§ Record set
====
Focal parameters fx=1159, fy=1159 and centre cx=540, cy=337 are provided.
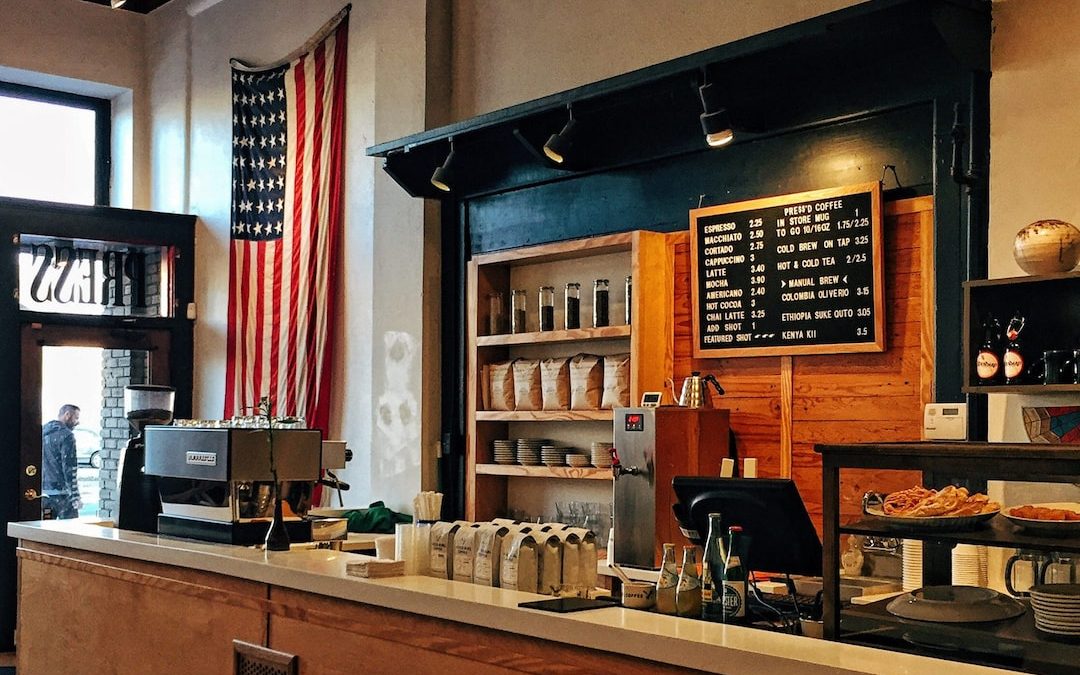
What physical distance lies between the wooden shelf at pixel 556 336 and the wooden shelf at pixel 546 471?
0.61m

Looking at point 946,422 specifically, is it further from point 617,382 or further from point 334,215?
point 334,215

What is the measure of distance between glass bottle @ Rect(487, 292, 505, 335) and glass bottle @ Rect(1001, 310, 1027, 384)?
9.04 ft

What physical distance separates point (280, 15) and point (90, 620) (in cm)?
458

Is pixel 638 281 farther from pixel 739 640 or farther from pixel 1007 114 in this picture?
pixel 739 640

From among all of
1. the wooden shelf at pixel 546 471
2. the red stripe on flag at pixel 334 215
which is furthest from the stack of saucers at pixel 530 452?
the red stripe on flag at pixel 334 215

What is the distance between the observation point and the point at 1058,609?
244cm

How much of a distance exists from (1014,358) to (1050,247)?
368 mm

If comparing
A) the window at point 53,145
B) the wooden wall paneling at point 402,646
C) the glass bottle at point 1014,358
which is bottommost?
the wooden wall paneling at point 402,646

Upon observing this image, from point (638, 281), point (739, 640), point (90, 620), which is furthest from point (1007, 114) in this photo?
point (90, 620)

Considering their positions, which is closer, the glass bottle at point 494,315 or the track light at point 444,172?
the track light at point 444,172

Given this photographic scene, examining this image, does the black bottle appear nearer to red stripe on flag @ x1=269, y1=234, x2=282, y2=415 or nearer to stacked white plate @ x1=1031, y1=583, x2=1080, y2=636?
stacked white plate @ x1=1031, y1=583, x2=1080, y2=636

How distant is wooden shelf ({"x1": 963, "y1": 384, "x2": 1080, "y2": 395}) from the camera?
3565mm

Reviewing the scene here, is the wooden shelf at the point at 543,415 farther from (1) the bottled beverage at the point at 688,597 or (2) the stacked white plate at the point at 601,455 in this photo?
(1) the bottled beverage at the point at 688,597

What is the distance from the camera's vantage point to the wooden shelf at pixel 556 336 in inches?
205
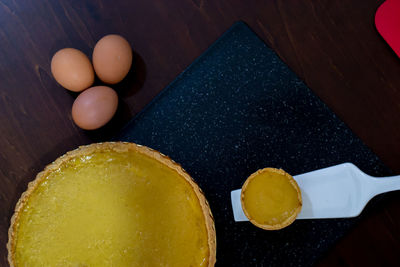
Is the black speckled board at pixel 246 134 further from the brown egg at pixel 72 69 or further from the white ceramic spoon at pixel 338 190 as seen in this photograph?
the brown egg at pixel 72 69

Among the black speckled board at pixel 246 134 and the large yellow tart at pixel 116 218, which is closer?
the large yellow tart at pixel 116 218

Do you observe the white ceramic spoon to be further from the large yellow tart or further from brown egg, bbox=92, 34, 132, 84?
brown egg, bbox=92, 34, 132, 84

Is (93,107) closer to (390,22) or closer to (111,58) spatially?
(111,58)

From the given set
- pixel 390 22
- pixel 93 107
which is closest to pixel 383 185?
pixel 390 22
====
§ Work to be completed
Output the items as a Markdown table with the columns Row and Line. Begin at the line that contains "Considering their positions, which", stop after the last line of the items, and leave out blank lines and the pictures.

§ Final answer
| Row | Line |
|---|---|
| 1 | Considering their positions, which is closer, the glass bottle at point 494,315 or the track light at point 444,172? |
| 2 | the track light at point 444,172 |
| 3 | Given this photographic scene, examining this image, does the black bottle appear nearer to red stripe on flag @ x1=269, y1=234, x2=282, y2=415 or nearer to stacked white plate @ x1=1031, y1=583, x2=1080, y2=636? |
| 4 | stacked white plate @ x1=1031, y1=583, x2=1080, y2=636 |
| 5 | How distant is wooden shelf ({"x1": 963, "y1": 384, "x2": 1080, "y2": 395}) from the camera? |
| 6 | 3565mm |
| 7 | Reviewing the scene here, is the wooden shelf at the point at 543,415 farther from (1) the bottled beverage at the point at 688,597 or (2) the stacked white plate at the point at 601,455 in this photo? |
| 8 | (1) the bottled beverage at the point at 688,597 |
| 9 | What is the distance from the camera's vantage point to the wooden shelf at pixel 556 336 in inches? |
| 10 | 205 |
| 11 | Is the black speckled board at pixel 246 134 further from the brown egg at pixel 72 69 or further from the white ceramic spoon at pixel 338 190 as seen in this photograph? |
| 12 | the brown egg at pixel 72 69 |
| 13 | Among the black speckled board at pixel 246 134 and the large yellow tart at pixel 116 218, which is closer? |
| 14 | the large yellow tart at pixel 116 218 |
| 15 | Do you observe the white ceramic spoon to be further from the large yellow tart or further from brown egg, bbox=92, 34, 132, 84? |
| 16 | brown egg, bbox=92, 34, 132, 84 |
| 17 | Is (93,107) closer to (390,22) or closer to (111,58) spatially? |
| 18 | (111,58) |
| 19 | From the given set |
| 20 | - pixel 390 22 |
| 21 | - pixel 93 107 |
| 22 | which is closest to pixel 383 185? |
| 23 | pixel 390 22 |